## Task input
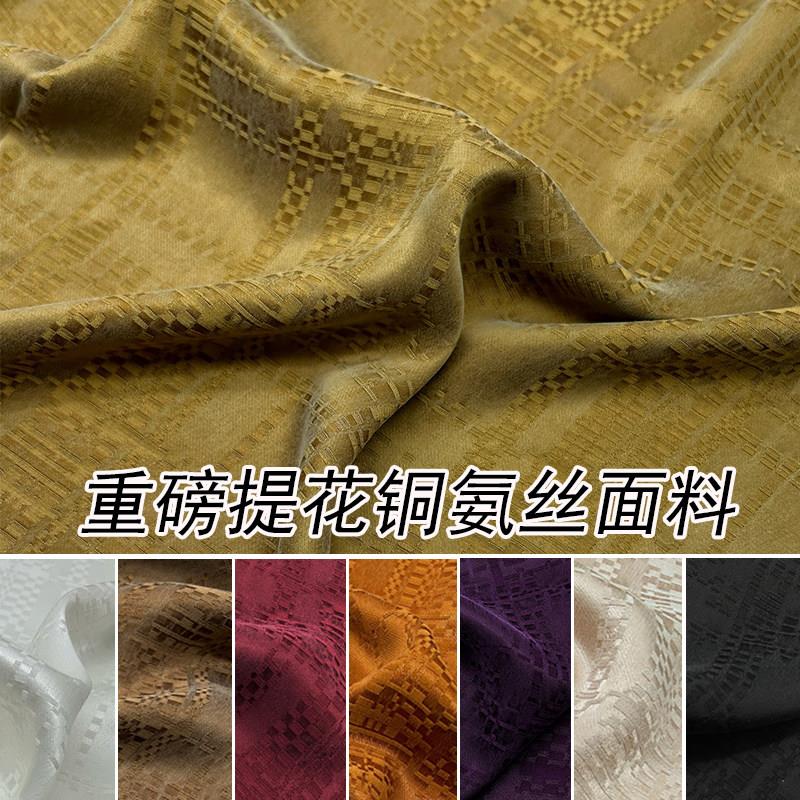 夏季暗纹提花重磅铜氨丝布料垂感高端裤子连衣裙旗袍裙子面料高档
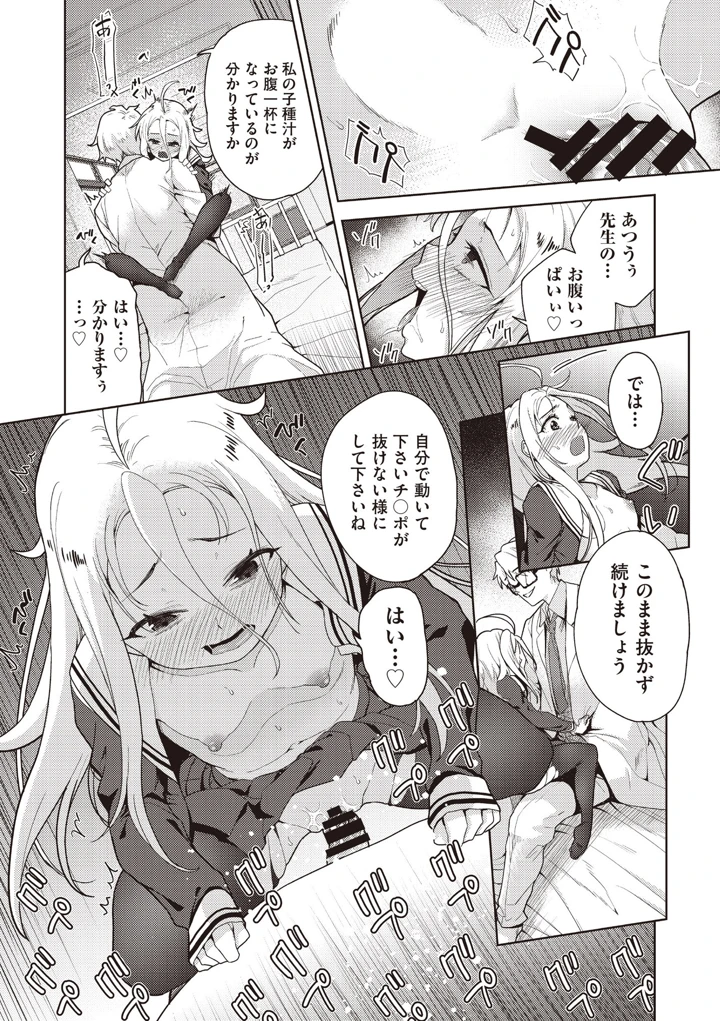 (テツナ)COMIC阿吽 改 Vol.42 – ヒット出版社 23ページ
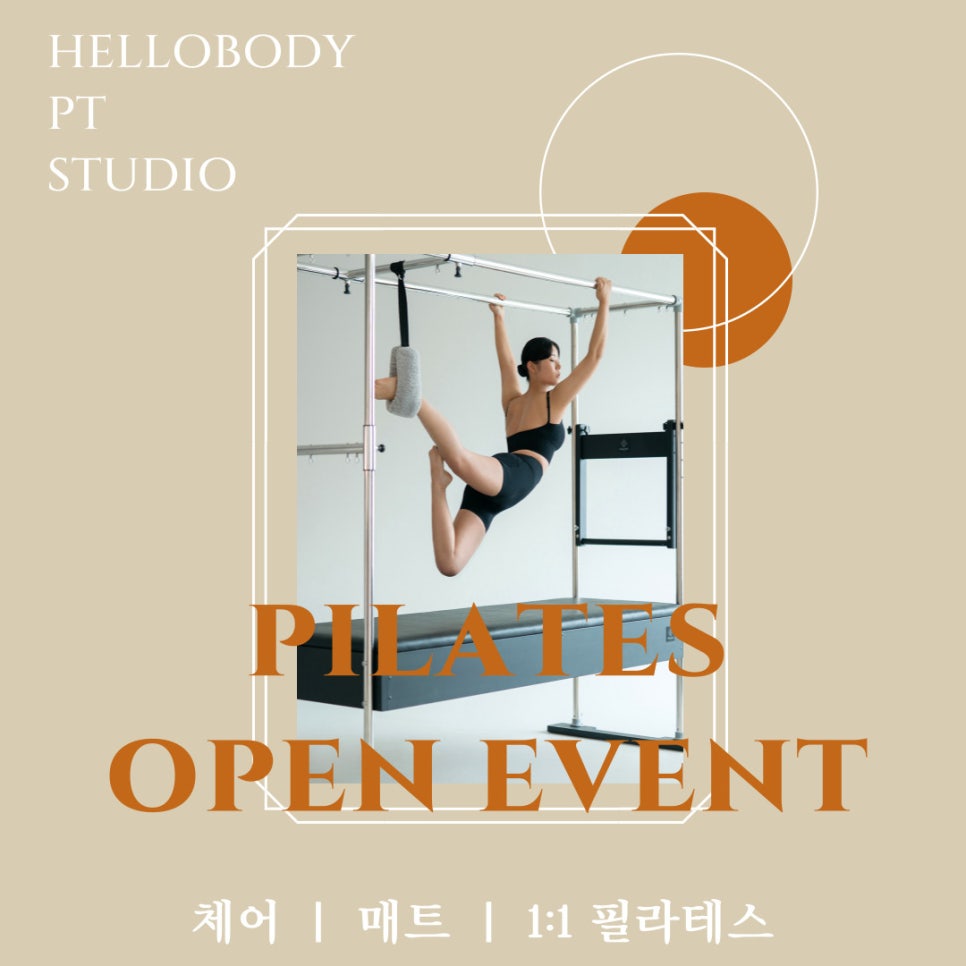 헬로PT 이미지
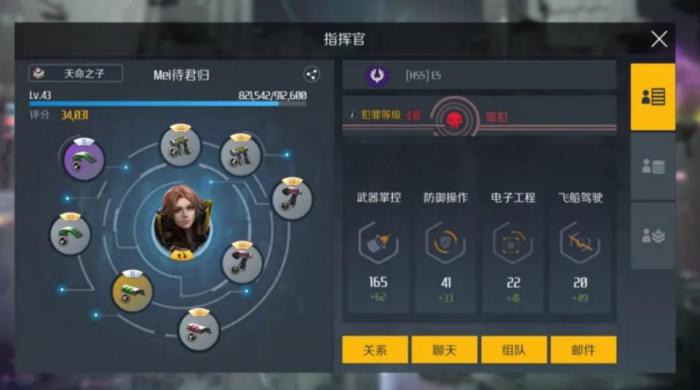 第二银河如何装备弹药2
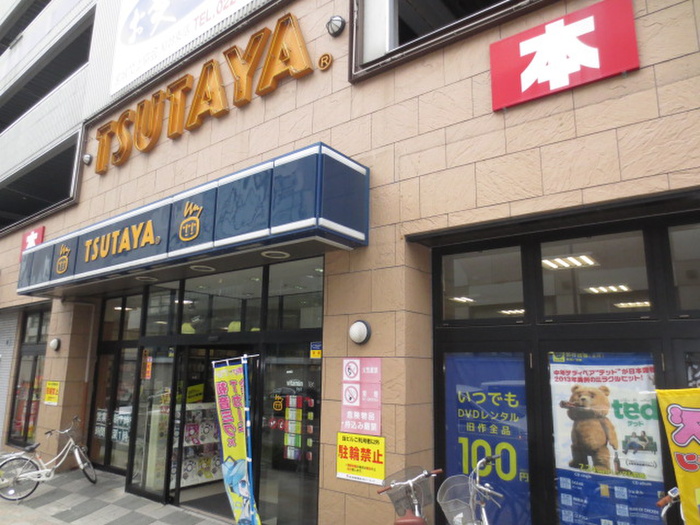 その他　TSUTAYA　泉中央店（その他）まで530m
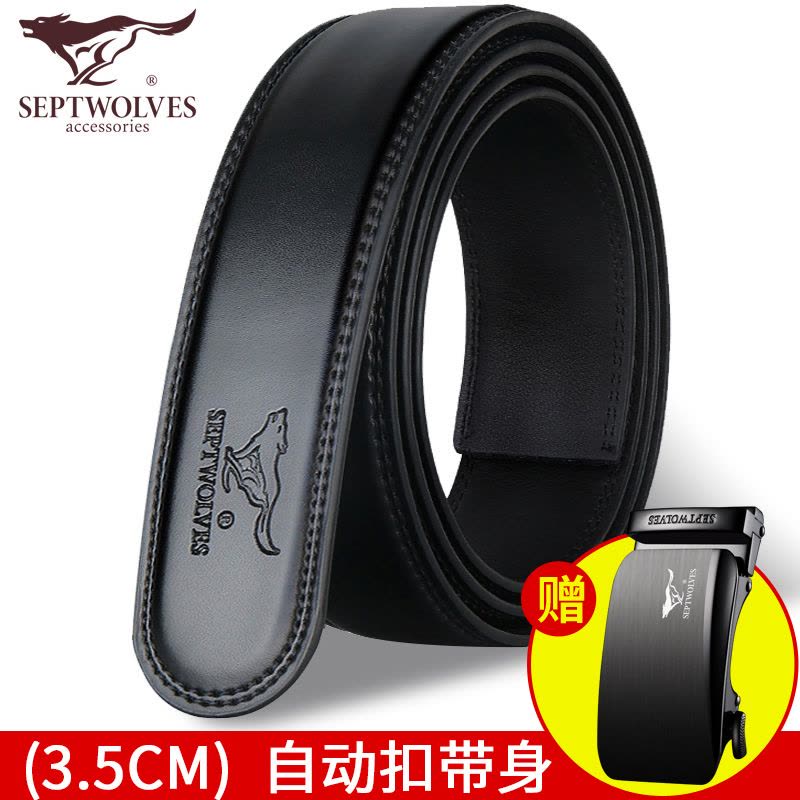 七匹狼无头皮带男真皮不带头的纯带身自动扣男士裤腰带不要扣头图片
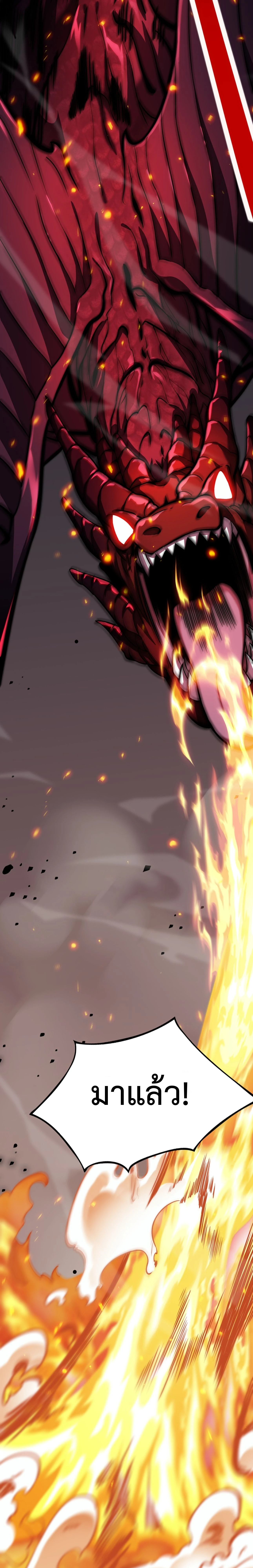 หน้าที่ 31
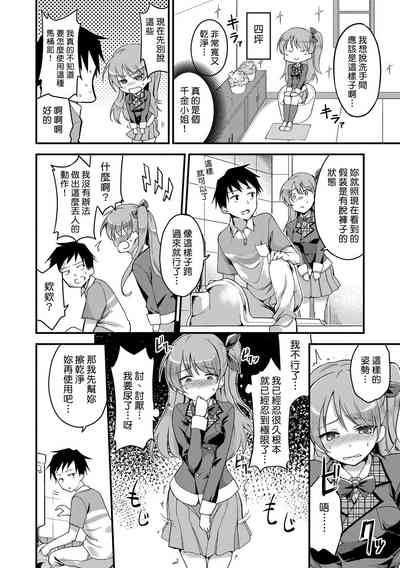 第192頁圖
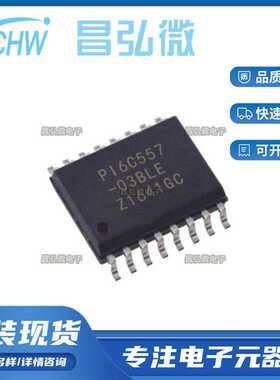 全新原装现货 PI6C557-03BLE 封装TSSOP16 时钟发生器芯片IC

## Directions for this task
Give back word for word the lines from the one containing "第二银河如何装备弹药2" through the final line of the data above. Pictures are to be left out.

## Result below
 第二银河如何装备弹药2
 その他　TSUTAYA　泉中央店（その他）まで530m
 七匹狼无头皮带男真皮不带头的纯带身自动扣男士裤腰带不要扣头图片
 หน้าที่ 31
 第192頁圖
 全新原装现货 PI6C557-03BLE 封装TSSOP16 时钟发生器芯片IC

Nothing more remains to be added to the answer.